**EXCERTO DO TEXTO:**
----

Países como o Reino Unido e a Rússia nem sempre cumprem as decisões do tribunal e falam mesmo em sair da Convenção dos Direitos Humanos. Não há risco de o Tribunal Europeu dos Direitos do Homem (TEDH) se tornar inútil?
Theresa May disse isso antes de se tornar primeira-ministra do Reino Unido, mas anunciou que mudou de posição por não ter maioria parlamentar para sair da convenção. Isso é o que sei [têm saído desde então notícias contraditórias na imprensa britânica sobre planos do Governo para suspender partes da convenção se participar em futuras guerras, para evitar processos de vítimas]. O Governo tem planos para substituir o Human Rights Act, que integra a convenção na legislação britânica, por uma nova lei. Não tenho problemas com isso.

----

**DADOS FORNECIDOS:**

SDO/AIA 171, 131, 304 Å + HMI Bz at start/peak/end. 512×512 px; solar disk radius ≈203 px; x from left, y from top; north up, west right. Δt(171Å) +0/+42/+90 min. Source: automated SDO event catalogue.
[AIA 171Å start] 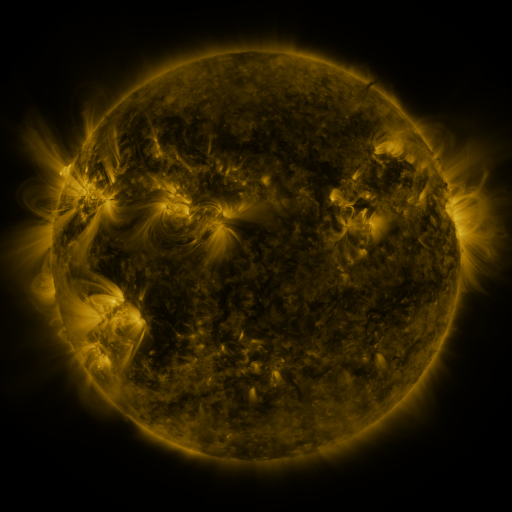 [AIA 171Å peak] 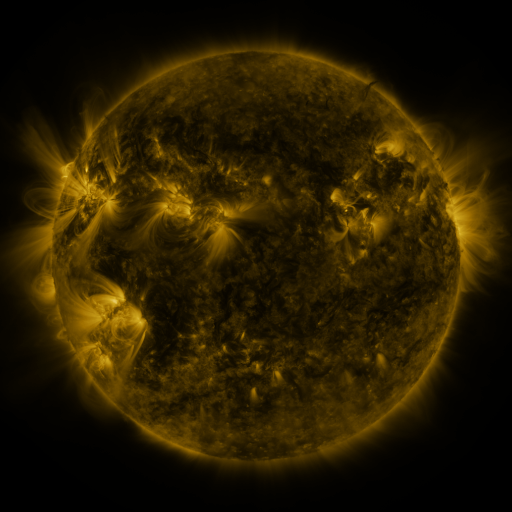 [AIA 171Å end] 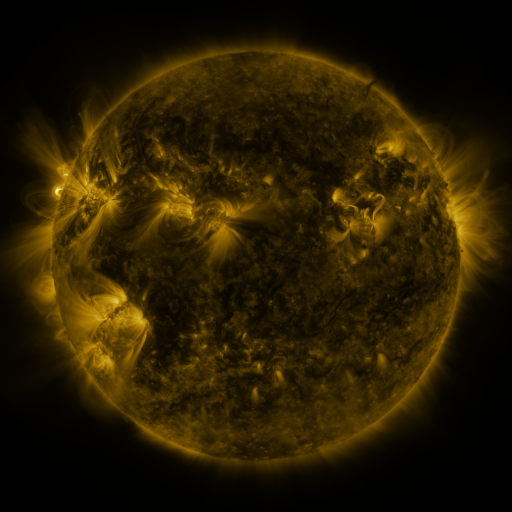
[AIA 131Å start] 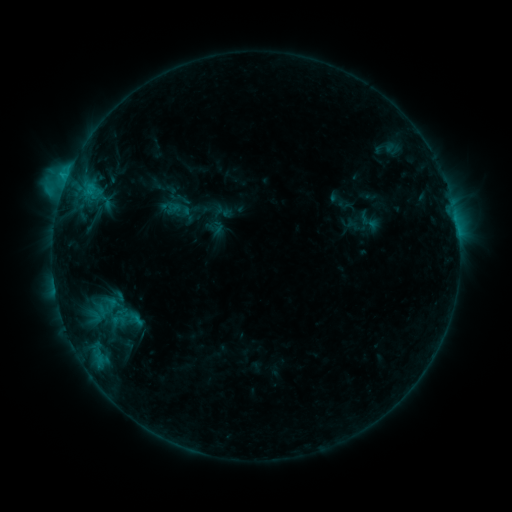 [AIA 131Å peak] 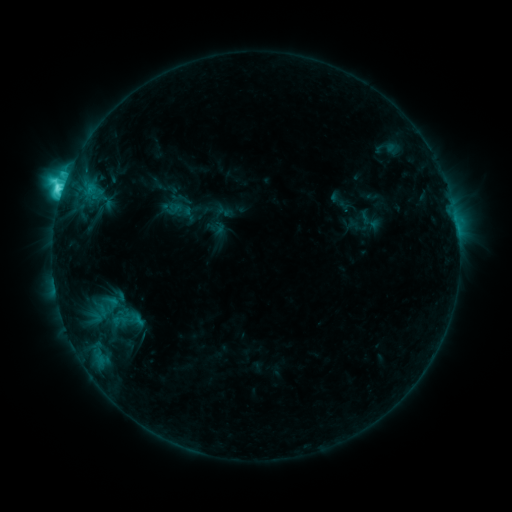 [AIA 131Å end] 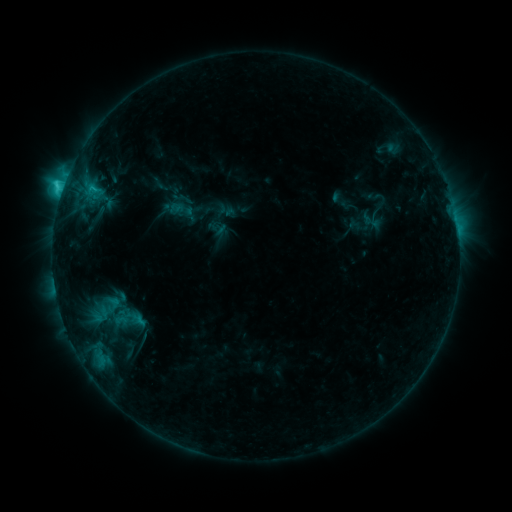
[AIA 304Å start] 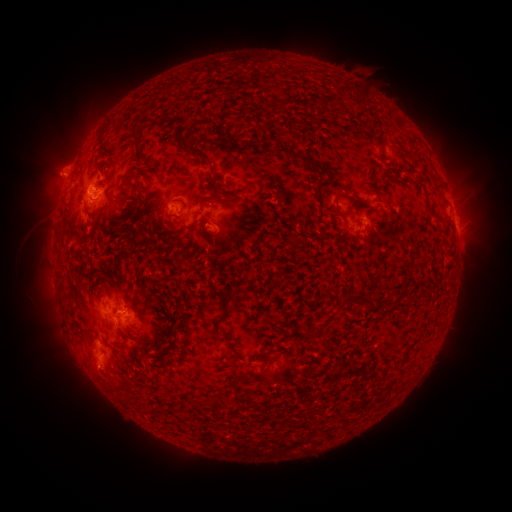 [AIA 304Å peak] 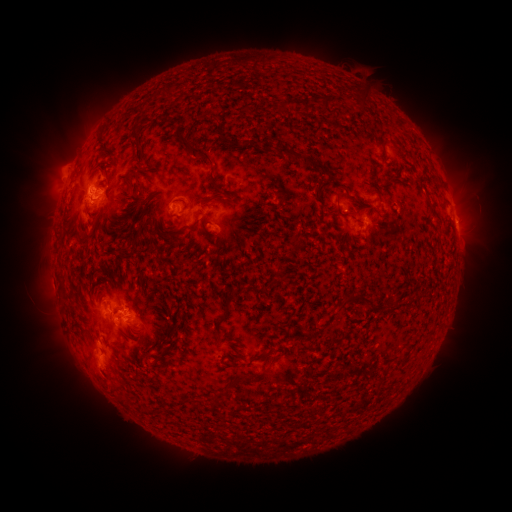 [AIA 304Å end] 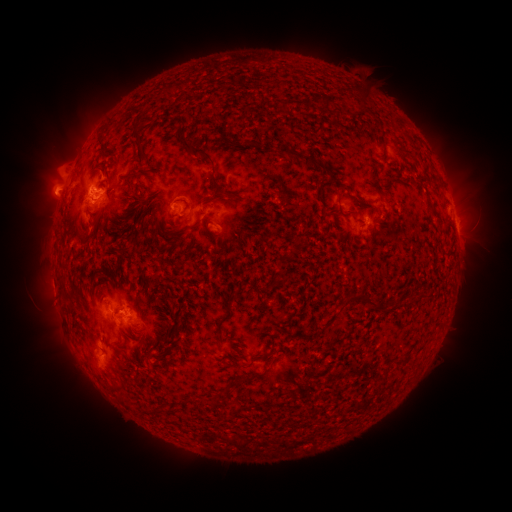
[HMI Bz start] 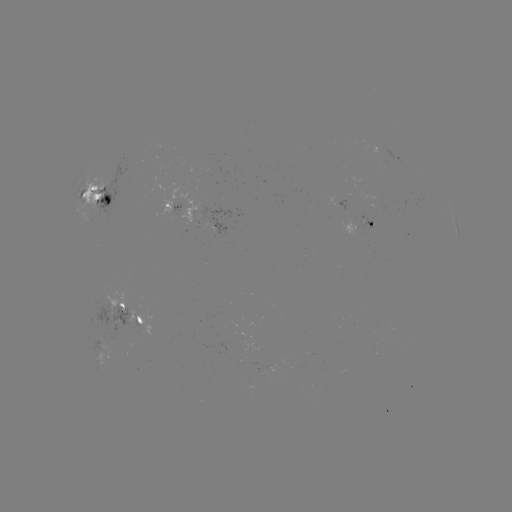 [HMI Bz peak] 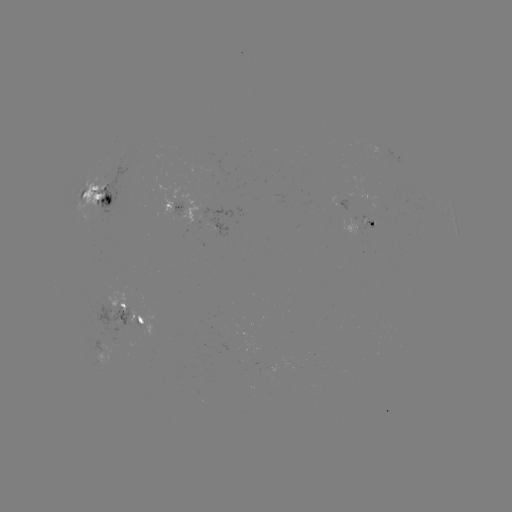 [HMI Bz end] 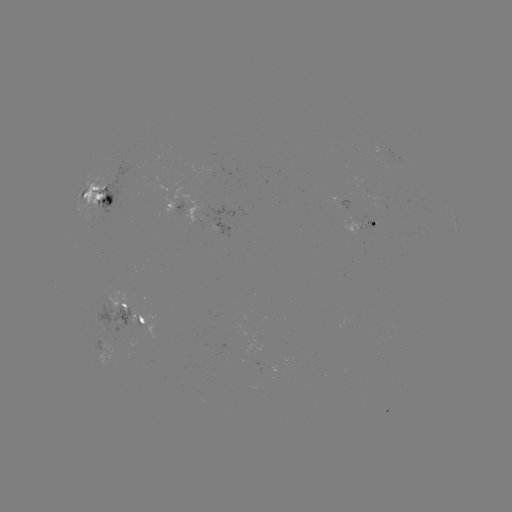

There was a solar flare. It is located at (62, 193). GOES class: C8.6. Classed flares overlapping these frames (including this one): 2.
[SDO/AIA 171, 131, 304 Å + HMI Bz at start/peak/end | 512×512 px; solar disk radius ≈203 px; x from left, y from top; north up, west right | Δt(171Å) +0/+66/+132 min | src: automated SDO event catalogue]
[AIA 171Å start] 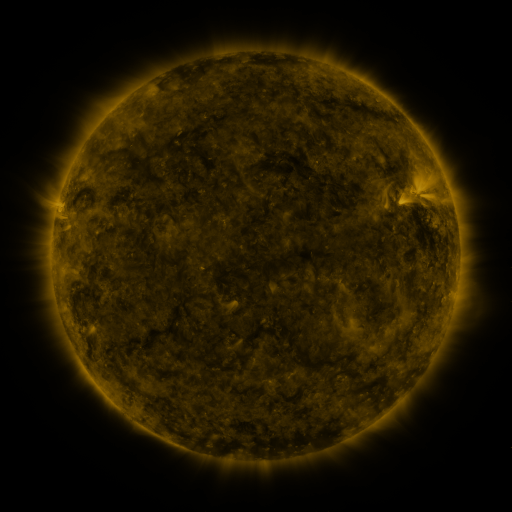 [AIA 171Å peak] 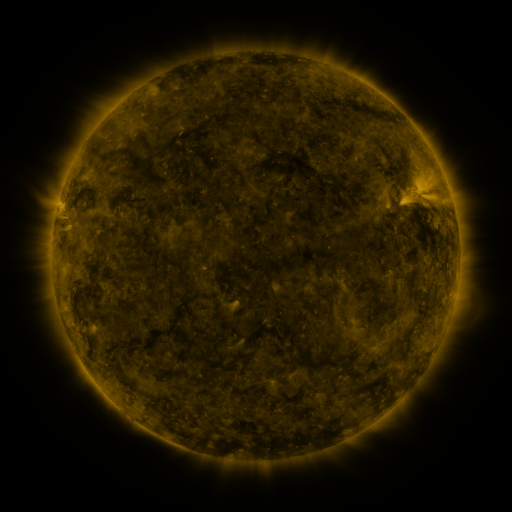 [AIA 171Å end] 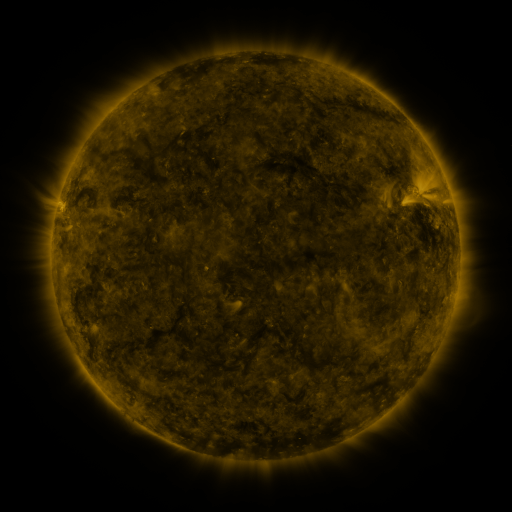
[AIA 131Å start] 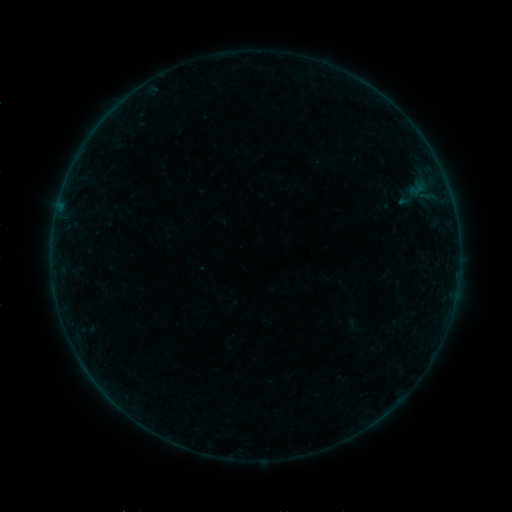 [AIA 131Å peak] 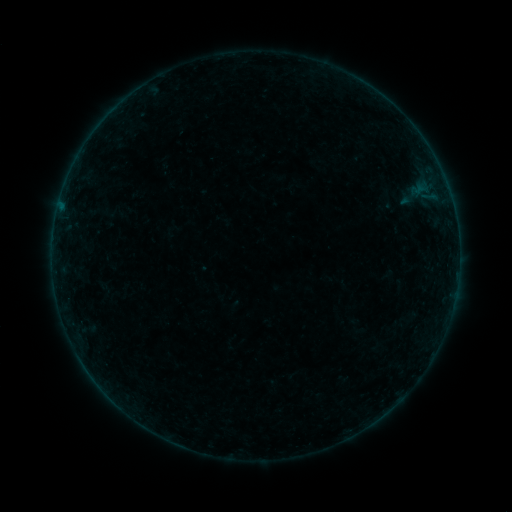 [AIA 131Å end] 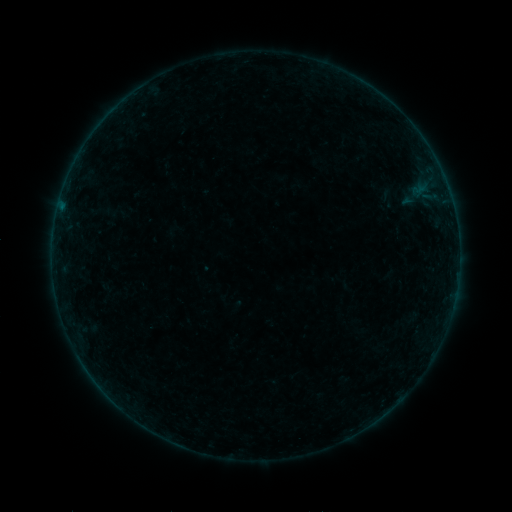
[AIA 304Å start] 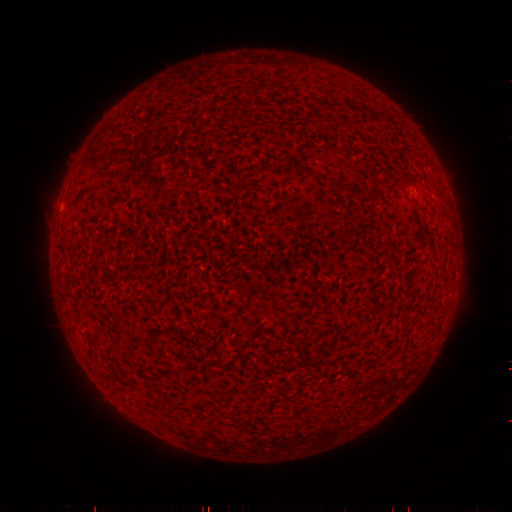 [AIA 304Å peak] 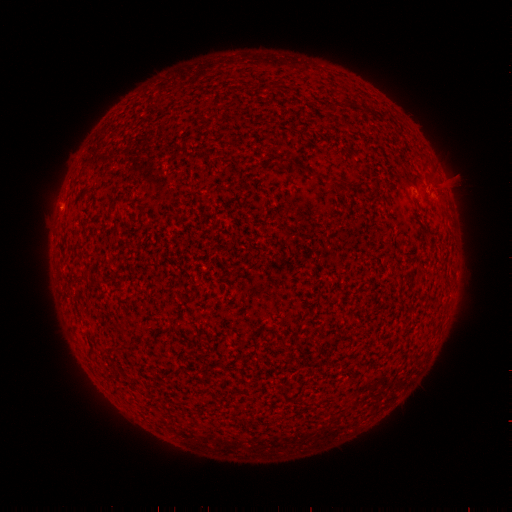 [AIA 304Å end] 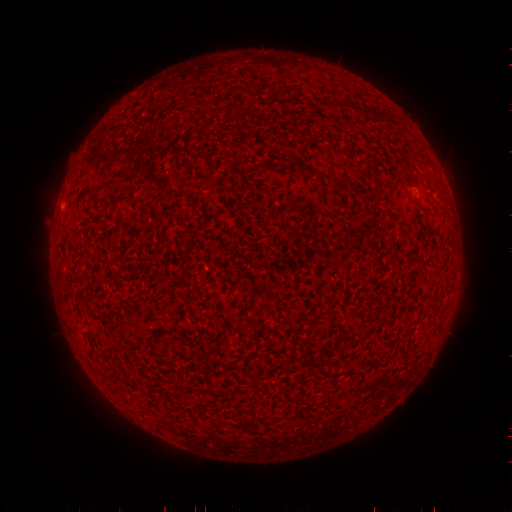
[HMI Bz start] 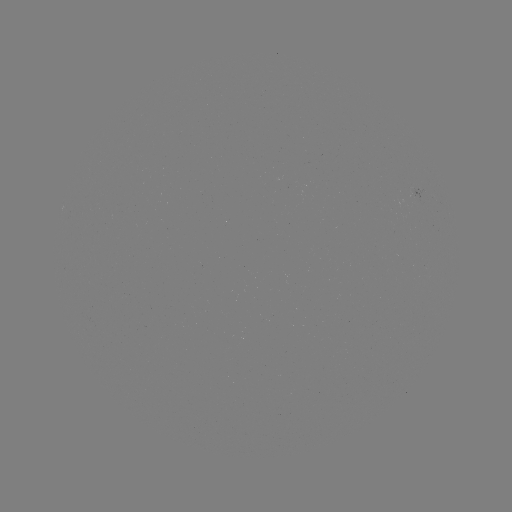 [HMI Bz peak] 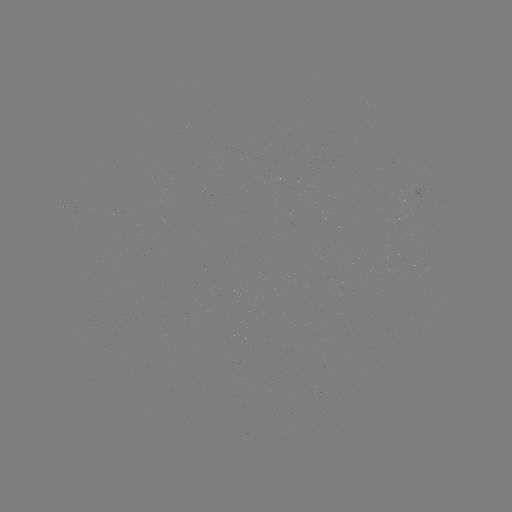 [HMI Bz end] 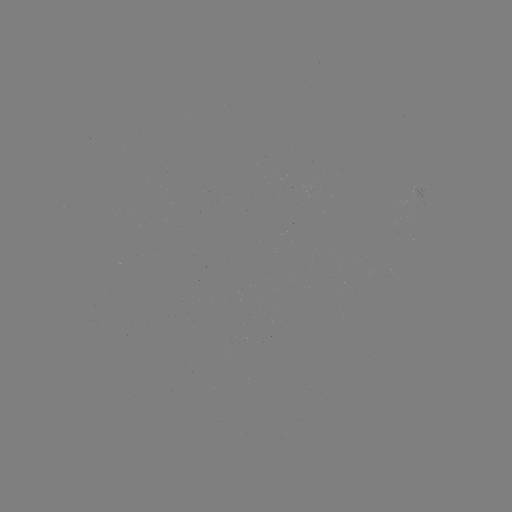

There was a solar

----

**TAREFAS A REALIZAR:**
1/ Segundo o excerto, por que razão Theresa May mudou de posição quanto a sair da convenção?
2/ Transcreva do excerto o trecho que vai de "Países como o" até "problemas com isso.".

**RESULTADOS OBTIDOS:**
1/ Por não ter maioria parlamentar para sair da convenção.

2/
Países como o Reino Unido e a Rússia nem sempre cumprem as decisões do tribunal e falam mesmo em sair da Convenção dos Direitos Humanos. Não há risco de o Tribunal Europeu dos Direitos do Homem (TEDH) se tornar inútil?
Theresa May disse isso antes de se tornar primeira-ministra do Reino Unido, mas anunciou que mudou de posição por não ter maioria parlamentar para sair da convenção. Isso é o que sei [têm saído desde então notícias contraditórias na imprensa britânica sobre planos do Governo para suspender partes da convenção se participar em futuras guerras, para evitar processos de vítimas]. O Governo tem planos para substituir o Human Rights Act, que integra a convenção na legislação britânica, por uma nova lei. Não tenho problemas com isso.